** START OF EXTRACT TO READ **

Speed Optimization

Surfsky provides powerful capabilities for running multiple browser instances in parallel to optimize your automation workflows. Thanks to our advanced Chromium core-level optimizations and enterprise-grade Kubernetes infrastructure, you can scale up to 1,000 concurrent browser instances (depending on your subscription plan) while maintaining stability and performance.

Each browser instance operates in complete isolation, with its own unique fingerprint and characteristics. This means that anti-bot systems can only correlate browser instances based on your automation patterns and behaviors, not through any inherent browser signatures or fingerprints. This architectural design provides several key advantages:

True Browser Isolation: Each instance maintains its own independent state and fingerprint
Resource Optimization: Chromium-level optimizations ensure efficient RAM and CPU usage
High Reliability: Kubernetes orchestration ensures stable operation at scale
Flexible Scaling: Easily scale from a few browsers to hundreds based on your needs

Here's how to leverage these features effectively.

Basic Parallelization Example

note

If you're interested in specific implementation examples or need code for particular use cases, please contact our team. We're happy to provide additional examples and guidance tailored to your needs.

Here's a simplified example of how to implement parallel processing:

from dataclasses import dataclass
from core.executor import TaskExecutor
from core.config import ExecutorConfig
from core.pipeline.types import BaseTask
from core.pipeline.result import Result

@dataclass
class ScrapedData:
    title: str
    status: int

class WebScraper(BaseTask):
    async def main(self, browser, url) -> Result[ScrapedData]:
        try:
            async with browser.managed_page() as page:
                response = await page.goto(url)
                title = await page.title()
                return Result.success(ScrapedData(
                    title=title,
                    status=response.status
                ))

** END OF EXTRACT TO READ **
** START OF PROVIDED MATERIAL **

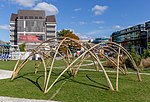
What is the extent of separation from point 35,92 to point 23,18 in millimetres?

** END OF PROVIDED MATERIAL **

| EXERCISE TASK 1 |
According to the speed optimization page above, how many concurrent browser instances can you scale up to?
| EXERCISE TASK 2 |
Decide whether each statement agrees with the speed optimization page above. Give yes or no for each and quote the words that decide it.
(a) All browser instances share one fingerprint.
(b) Kubernetes orchestration keeps operation stable at scale.
(c) The team declines to provide further code examples.
| EXERCISE TASK 3 |
Please resume the speed optimization page above, starting right after the last line of code it shows.

| FINAL ANSWER 1 |
Up to 1,000 concurrent browser instances, depending on your subscription plan.

| FINAL ANSWER 2 |
(a) No: "Each instance maintains its own independent state and fingerprint"
(b) Yes: "Kubernetes orchestration ensures stable operation at scale"
(c) No: "We're happy to provide additional examples and guidance tailored to your needs."

| FINAL ANSWER 3 |
        except Exception as e:
            return Result.failure(f"Error: {str(e)}")

async def main():
    # Configure parallel execution
    config = ExecutorConfig(
        browser_count=10,          # Number of parallel browsers
        max_browser_tasks=5,       # Tasks per browser before recycling
        max_task_attempts=3,       # Retry attempts per task
        fingerprint={"os": "mac"}  # Browser fingerprint
    )

    # Initialize scraper and executor
    scraper = WebScraper()
    executor = TaskExecutor(config)
    
    # Your URLs to process
    urls = [
        "https://example1.com",
        "https://example2.com",
        # ... more URLs
    ]

    # Execute tasks in parallel
    results, metrics = await executor.execute(urls, scraper)

Optimization Strategies

1. Browser Pool Management

# Configure optimal browser pool size
config = ExecutorConfig(
    browser_count=10,              # Adjust based on system resources
    max_browser_tasks=5,           # Balance between reuse and freshness
    max_browser_attempts=3,        # Retry limit for browser issues
    task_timeout=30,              # Timeout for individual tasks
    attempt_delay=2               # Delay between retry attempts
)

2. Proxy Rotation

def get_proxies(count: int) -> list[str]:
    countries = ["US", "UK", "DE", "FR"]  # Target countries
    return [
        f"socks5://user:[email protected]:1080?country={country}"
        for country in countries
    ]

config = ExecutorConfig(
    browser_count=10,
    proxies=get_proxies(20),  # Maintain proxy pool larger than browser count
)

3. Error Handling and Retries

class ResilientScraper(BaseTask):
    async def main(self, browser, url) -> Result:
        try:
            async with browser.managed_page() as page:
                # Add custom retry logic
                for attempt in range(3):
                    try:
                        await page.goto(url, timeout=10000)
                        return Result.success(await self.extract_data(page))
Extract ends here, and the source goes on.